>> START
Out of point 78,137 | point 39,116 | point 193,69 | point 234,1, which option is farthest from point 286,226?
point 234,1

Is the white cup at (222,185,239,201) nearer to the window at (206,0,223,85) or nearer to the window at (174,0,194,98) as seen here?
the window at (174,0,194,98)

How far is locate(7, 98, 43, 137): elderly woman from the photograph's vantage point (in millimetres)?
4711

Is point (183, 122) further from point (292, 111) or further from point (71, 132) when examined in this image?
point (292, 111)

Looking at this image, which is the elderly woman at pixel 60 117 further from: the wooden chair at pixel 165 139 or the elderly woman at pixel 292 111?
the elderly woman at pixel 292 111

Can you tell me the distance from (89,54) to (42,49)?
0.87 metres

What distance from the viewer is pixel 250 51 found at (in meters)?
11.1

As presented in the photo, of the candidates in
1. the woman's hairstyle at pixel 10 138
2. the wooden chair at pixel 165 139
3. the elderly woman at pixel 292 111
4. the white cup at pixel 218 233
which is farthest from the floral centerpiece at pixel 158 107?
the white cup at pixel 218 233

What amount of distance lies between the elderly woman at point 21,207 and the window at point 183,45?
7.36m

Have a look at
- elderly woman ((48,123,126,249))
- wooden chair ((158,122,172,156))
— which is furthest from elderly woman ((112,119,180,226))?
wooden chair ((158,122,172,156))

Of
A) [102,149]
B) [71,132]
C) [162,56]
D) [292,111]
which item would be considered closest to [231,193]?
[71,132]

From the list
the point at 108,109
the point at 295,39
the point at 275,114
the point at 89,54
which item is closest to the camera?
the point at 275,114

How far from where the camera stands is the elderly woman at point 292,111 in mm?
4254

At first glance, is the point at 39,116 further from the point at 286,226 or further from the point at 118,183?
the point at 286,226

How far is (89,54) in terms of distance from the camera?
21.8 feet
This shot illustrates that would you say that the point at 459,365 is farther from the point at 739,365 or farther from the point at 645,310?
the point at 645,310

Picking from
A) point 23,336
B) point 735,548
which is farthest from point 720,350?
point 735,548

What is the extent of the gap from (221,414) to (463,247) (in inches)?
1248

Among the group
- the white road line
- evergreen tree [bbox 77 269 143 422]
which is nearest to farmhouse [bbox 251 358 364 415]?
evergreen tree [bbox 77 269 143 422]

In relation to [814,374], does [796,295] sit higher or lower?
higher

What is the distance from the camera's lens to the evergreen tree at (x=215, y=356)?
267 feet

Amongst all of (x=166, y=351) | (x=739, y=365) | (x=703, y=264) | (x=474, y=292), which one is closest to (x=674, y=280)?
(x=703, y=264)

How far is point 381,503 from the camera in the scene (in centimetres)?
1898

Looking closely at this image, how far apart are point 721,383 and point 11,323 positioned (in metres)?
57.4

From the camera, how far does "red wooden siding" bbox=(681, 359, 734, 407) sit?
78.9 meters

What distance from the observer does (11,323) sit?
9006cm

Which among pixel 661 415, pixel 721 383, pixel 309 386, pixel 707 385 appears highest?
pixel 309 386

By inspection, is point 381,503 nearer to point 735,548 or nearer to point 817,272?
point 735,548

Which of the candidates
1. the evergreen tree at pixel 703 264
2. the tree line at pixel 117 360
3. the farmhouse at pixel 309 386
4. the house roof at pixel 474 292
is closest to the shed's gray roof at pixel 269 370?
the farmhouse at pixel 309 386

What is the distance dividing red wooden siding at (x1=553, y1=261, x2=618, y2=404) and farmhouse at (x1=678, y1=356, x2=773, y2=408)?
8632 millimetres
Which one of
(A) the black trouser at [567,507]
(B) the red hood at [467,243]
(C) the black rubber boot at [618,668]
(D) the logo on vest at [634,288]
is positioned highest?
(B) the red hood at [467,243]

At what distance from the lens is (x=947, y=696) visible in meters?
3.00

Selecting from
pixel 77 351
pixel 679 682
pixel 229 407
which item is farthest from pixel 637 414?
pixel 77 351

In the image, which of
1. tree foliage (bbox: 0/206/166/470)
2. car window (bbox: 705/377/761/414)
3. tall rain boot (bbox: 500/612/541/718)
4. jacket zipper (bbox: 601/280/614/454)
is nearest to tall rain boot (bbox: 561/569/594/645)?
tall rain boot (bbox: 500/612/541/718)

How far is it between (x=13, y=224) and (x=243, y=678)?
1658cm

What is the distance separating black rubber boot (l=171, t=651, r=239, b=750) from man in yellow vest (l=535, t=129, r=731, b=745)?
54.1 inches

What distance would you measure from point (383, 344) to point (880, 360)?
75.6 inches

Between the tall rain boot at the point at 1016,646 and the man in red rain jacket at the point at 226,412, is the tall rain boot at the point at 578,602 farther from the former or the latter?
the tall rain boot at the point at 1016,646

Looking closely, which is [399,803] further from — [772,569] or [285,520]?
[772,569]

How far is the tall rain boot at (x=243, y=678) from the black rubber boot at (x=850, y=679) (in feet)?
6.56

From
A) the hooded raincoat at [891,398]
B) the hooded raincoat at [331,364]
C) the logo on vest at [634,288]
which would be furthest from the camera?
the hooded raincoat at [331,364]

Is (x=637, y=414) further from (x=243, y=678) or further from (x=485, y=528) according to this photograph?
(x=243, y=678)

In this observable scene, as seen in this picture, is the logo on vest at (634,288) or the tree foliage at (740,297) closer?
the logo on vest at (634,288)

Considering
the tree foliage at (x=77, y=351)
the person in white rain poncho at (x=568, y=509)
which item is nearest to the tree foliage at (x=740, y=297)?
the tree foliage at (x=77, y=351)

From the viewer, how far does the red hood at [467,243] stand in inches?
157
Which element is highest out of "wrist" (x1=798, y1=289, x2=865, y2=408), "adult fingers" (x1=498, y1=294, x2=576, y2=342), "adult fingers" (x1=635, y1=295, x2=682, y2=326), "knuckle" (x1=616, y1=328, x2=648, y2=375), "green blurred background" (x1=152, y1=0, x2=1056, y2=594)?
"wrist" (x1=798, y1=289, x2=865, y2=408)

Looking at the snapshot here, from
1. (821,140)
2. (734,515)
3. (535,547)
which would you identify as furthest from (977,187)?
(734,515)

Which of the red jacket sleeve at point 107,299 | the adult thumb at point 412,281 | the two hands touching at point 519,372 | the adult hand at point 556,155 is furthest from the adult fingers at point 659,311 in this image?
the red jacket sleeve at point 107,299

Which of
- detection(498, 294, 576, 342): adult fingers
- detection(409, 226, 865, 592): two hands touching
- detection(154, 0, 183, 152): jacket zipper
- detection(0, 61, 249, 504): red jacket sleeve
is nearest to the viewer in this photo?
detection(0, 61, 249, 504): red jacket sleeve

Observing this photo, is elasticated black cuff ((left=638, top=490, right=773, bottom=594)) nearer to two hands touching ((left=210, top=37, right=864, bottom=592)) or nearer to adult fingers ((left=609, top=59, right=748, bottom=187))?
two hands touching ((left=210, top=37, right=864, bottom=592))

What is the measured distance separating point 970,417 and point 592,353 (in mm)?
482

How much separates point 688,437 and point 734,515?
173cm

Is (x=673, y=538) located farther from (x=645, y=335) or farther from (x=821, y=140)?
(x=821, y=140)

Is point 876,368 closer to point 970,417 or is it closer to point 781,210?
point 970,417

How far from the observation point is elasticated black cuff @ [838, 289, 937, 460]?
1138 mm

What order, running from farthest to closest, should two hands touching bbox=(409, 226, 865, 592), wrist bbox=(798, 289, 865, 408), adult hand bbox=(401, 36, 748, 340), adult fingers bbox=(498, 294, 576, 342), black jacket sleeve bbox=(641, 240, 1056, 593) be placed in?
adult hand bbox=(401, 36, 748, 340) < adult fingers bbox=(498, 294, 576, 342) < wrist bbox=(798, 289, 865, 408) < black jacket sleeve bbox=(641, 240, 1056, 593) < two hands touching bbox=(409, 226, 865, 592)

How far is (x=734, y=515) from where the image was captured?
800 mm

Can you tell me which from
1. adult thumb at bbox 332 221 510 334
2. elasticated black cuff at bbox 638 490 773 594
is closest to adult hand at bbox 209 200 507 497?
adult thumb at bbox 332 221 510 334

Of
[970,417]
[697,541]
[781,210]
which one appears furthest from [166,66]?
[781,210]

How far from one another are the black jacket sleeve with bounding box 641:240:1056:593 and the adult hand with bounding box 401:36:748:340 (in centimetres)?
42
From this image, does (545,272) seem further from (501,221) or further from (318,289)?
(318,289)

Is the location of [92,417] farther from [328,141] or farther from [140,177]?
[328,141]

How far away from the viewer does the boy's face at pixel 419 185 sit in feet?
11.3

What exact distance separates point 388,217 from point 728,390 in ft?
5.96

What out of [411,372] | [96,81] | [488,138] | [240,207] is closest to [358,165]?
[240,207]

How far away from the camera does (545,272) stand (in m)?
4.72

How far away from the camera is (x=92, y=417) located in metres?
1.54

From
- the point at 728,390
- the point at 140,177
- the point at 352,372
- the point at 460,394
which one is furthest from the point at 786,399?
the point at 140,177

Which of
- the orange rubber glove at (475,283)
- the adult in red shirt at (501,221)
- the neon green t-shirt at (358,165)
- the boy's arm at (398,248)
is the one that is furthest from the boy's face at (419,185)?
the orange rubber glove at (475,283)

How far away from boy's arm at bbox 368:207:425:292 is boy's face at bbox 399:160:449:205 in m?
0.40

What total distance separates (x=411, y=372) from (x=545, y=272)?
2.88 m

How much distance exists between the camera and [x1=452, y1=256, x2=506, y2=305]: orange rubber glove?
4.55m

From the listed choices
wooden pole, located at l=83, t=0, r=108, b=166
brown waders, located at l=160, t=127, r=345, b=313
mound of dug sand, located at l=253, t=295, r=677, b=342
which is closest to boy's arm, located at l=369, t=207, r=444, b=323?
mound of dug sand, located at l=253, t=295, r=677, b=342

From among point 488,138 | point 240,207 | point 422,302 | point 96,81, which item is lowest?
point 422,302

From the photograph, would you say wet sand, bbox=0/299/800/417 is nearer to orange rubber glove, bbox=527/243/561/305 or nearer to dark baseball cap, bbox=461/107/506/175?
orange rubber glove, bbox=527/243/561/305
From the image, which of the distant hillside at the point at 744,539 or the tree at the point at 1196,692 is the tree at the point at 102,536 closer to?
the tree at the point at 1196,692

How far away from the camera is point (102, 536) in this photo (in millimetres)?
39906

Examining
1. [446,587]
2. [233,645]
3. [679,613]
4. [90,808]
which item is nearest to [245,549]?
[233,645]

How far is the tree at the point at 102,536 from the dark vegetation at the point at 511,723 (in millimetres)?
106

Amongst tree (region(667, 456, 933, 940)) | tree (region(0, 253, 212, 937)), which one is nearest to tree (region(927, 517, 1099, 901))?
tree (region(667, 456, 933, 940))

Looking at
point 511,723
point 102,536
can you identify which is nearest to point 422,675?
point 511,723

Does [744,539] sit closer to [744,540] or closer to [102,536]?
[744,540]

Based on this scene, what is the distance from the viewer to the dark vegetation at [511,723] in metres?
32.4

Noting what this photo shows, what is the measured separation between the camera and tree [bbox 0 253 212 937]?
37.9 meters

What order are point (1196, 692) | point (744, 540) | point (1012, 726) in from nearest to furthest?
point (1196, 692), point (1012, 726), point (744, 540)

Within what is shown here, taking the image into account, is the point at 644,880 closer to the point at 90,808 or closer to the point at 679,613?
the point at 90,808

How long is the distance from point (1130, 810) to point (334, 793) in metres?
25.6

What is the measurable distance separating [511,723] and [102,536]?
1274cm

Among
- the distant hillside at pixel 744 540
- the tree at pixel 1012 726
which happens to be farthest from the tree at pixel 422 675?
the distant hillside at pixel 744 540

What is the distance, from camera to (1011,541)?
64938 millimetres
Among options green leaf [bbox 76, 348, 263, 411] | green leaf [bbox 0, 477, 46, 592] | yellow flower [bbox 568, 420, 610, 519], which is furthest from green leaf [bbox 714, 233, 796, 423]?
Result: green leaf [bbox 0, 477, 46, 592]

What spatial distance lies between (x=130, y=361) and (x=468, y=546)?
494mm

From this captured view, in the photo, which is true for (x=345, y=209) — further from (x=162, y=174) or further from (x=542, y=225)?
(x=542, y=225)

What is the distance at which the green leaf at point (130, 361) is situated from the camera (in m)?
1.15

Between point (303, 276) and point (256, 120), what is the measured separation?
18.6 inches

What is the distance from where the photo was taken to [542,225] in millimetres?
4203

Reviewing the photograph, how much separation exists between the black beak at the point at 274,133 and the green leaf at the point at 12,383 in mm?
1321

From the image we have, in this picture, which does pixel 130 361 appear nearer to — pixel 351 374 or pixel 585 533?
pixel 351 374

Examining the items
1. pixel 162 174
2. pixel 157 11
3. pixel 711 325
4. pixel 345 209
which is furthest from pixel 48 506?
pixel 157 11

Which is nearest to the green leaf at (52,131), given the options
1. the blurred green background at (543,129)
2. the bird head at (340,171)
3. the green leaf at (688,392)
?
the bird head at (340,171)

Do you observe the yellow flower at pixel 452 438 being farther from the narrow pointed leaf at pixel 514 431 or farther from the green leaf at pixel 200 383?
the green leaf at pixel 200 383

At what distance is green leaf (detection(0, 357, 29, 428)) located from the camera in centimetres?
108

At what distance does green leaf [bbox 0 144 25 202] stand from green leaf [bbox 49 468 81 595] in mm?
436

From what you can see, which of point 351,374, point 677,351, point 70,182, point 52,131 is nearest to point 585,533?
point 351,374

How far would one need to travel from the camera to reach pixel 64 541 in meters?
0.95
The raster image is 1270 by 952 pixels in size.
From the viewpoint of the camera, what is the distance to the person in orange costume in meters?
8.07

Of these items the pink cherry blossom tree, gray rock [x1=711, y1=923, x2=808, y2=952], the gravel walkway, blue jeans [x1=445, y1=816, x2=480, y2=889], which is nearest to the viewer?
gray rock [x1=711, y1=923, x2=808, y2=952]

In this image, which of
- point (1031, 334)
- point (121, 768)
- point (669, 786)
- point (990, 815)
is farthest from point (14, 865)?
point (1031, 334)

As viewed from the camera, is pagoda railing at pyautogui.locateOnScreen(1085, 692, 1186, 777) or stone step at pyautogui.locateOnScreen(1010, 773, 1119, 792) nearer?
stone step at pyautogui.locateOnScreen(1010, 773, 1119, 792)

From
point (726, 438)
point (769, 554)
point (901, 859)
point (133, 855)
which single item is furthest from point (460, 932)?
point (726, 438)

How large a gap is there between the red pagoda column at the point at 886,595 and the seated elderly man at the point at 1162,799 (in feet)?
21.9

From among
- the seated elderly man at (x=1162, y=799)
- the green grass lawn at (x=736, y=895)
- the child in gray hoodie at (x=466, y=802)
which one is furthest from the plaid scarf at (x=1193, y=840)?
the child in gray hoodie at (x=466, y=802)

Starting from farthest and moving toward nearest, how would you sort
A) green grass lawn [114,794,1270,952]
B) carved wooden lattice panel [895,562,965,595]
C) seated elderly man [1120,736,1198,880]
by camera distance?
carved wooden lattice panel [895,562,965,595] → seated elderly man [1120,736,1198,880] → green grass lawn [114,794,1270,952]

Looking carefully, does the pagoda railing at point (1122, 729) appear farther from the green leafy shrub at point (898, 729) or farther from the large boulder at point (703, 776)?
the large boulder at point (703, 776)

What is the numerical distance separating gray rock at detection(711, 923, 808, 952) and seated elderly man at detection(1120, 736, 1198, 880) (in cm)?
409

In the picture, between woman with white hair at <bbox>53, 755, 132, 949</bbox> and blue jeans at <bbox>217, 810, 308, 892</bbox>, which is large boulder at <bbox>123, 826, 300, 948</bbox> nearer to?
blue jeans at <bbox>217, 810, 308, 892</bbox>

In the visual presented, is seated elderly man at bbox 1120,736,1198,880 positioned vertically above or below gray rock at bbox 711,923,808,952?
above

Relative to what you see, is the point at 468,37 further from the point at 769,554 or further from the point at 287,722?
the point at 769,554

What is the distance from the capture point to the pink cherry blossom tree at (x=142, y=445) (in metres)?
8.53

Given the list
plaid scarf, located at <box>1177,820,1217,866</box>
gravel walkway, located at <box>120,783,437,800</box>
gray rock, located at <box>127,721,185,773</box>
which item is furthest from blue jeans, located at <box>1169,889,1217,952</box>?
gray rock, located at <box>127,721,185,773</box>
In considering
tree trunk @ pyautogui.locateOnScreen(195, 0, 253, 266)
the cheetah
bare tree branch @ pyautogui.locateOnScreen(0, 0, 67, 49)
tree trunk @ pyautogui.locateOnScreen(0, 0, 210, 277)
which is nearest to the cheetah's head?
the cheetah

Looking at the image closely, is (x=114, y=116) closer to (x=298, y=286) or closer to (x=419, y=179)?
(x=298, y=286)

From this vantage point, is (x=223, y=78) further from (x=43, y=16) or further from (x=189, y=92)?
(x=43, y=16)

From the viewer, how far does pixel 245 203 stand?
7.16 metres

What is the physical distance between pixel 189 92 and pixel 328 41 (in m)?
>> END
Problem details
Reproduce the material exactly, everything from the line containing "As viewed from" down to the line containing "carved wooden lattice panel [895,562,965,595] →", both of those lines included.

Task solution
As viewed from the camera, is pagoda railing at pyautogui.locateOnScreen(1085, 692, 1186, 777) or stone step at pyautogui.locateOnScreen(1010, 773, 1119, 792) nearer?
stone step at pyautogui.locateOnScreen(1010, 773, 1119, 792)

From
point (726, 438)
point (769, 554)
point (901, 859)
point (133, 855)
which single item is furthest from point (460, 932)?
point (726, 438)

How large a gap is there between the red pagoda column at the point at 886,595 and the seated elderly man at the point at 1162,799 (in feet)?
21.9

From among
- the seated elderly man at (x=1162, y=799)
- the green grass lawn at (x=736, y=895)
- the child in gray hoodie at (x=466, y=802)
which one is furthest from the plaid scarf at (x=1193, y=840)?
the child in gray hoodie at (x=466, y=802)

Starting from farthest and moving toward nearest, how would you sort
A) green grass lawn [114,794,1270,952]
B) carved wooden lattice panel [895,562,965,595]
C) seated elderly man [1120,736,1198,880]
by camera distance?
carved wooden lattice panel [895,562,965,595] → seated elderly man [1120,736,1198,880] → green grass lawn [114,794,1270,952]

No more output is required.